Thursday, April 10, 2014

More than Cars

It was a couple of weeks ago; I was on my way to work, driving north on North Highland and then on Johnson Road towards Briarcliff.  I had slowed to a near stop at the traffic light at East Rock Springs because a car ahead of me was making a right turn.  Behind me, a car honked.  Was someone honking at me for stopping for (as opposed to hitting) a car ahead of me that was turning?  That seemed unlikely although I supposed not impossible.

I continued on Johnson Road, driving right at the posted speed limit (30 miles per hour), and a car following very close behind me was flashing its headlights.  At the intersection at Briarcliff, Johnson Road becomes two lane.  I was in the right hand lane, waiting for the light to change, and the car that had been behind me pulled along side me and the driver gestured and honked before pulling forward in the other lane.  Apparently I had completely ruined this man's day by slowing him down to the speed limit for a few minutes.

But drivers take their cues from the road more than from the signs about how fast is too fast to drive, and that stretch of Johnson Road is wide and gently curving.  It feels like you could comfortably drive 45 or 50 miles per hour or faster on that stretch of road, and some people do.  They shouldn't do it, but part of the reason they do is that some of the streets -- especially streets like Johnson Road or even Wessyngton Road  -- are so wide they feel like they were designed for speed.  So many drivers drive fast, regardless of what the posted speed limit says.

There's a wonderful video online about a redesign of a major intersection in a town in England.  The town was cut into quarters through its center by two main roads.  As a consequence the town's business district was an unpleasant place to be and pedestrians felt unsafe and tended to avoid the area.  Someone came up with a shared space design that removed the traffic signal and directed the traffic into something that looked kind of like a figure eight but with pedestrians walking through it.  Some in the town predicted that traffic gridlock and chaos would result.  It didn't.  The design signaled to drivers that they needed to drive slowly, and they did, and because the cars weren't going fast the pedestrians were no longer terrified and the center of the town became livelier and a much more pleasant commercial area.  And the traffic did get through.

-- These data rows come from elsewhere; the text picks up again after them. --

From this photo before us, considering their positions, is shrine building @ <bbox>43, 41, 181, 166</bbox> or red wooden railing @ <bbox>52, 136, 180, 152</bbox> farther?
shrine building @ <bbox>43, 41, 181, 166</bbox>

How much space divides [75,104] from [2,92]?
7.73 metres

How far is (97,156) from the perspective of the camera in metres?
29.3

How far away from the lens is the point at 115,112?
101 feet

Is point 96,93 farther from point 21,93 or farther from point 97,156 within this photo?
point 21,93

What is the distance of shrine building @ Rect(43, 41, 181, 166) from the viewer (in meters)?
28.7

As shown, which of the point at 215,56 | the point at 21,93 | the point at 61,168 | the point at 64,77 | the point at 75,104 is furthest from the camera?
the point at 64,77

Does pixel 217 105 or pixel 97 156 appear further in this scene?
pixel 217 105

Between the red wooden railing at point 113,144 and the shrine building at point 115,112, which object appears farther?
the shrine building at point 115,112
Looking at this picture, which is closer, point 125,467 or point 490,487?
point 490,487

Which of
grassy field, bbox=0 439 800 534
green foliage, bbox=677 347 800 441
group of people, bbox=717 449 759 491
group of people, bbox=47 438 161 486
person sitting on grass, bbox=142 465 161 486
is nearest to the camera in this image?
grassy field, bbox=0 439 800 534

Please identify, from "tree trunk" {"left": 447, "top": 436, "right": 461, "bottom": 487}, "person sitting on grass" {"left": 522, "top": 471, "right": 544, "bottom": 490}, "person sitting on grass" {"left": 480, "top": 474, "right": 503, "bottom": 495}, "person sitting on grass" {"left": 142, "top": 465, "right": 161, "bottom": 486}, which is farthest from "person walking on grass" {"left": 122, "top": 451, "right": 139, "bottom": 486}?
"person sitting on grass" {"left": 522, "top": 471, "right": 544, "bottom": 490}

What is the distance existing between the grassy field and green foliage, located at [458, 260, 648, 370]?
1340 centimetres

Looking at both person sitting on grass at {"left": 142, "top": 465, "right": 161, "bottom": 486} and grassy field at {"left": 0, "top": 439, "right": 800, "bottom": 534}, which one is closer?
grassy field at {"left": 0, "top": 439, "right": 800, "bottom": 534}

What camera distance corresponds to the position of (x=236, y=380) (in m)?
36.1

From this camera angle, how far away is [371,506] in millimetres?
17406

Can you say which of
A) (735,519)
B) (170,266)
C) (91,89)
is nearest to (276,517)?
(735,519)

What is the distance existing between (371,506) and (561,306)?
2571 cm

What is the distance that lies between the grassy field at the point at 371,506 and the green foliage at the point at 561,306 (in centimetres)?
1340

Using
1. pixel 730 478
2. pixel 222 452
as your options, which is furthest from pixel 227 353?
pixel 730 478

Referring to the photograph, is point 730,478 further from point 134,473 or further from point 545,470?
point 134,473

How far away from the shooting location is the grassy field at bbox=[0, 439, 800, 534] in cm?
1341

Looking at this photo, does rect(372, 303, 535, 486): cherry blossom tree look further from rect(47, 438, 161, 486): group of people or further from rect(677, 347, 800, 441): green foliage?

I've been thinking about this recently because on one of the neighborhood email lists there has been enormous backlash against the city's plan to add bicycle lanes at the expense of traffic lanes on some city streets.  How dare the city reduce space for cars to make way for bikes!  No one rides bikes, no one ever will ride bikes, and drivers have an inalienable right to drive wherever they want as rapidly as possible regardless of the impact on anyone else.  The only place the drivers thought bicycles possibly belonged was on the sidewalks, where presumably they would only inconvenience the pedestrians.

Last week I was in Geneva, where it's possible to get everywhere I needed to be by riding a city bus.  Every morning I would walk a few blocks to the area near the train station, where cars, bicycles, motorcycles, buses, trams, and pedestrians all use the streets.  There I would catch the bus to my meeting and then in the evening I'd get off the bus there and walk back to my hotel.  I tried several times to take pictures there but none of them captured the sense of the place all that well.  But here's the point -- when the design of the place requires cars to slow down, they do.  And there's room for the people on bicycles and on foot.





It's possible to design a city so that it's for everyone, not just for people who drive cars.  And when that's been done in other cities, it has made those cities better, livelier, healthier, and more prosperous and more pleasant places.

Atlanta's different, I've heard people say.  No one here rides a bike, no one ever will.  We don't have public transit here and we never will, we're too spread out.  Atlanta is all about cars.  Space for cars is all that matters.  To hell with kids too young to drive, people who can't afford cars, and people who are too old to drive -- they don't matter.  All that matters is cars.

But I don't think this is true.  Atlanta can do better than this, and if we do, the city will be a better place to live, work, and do business.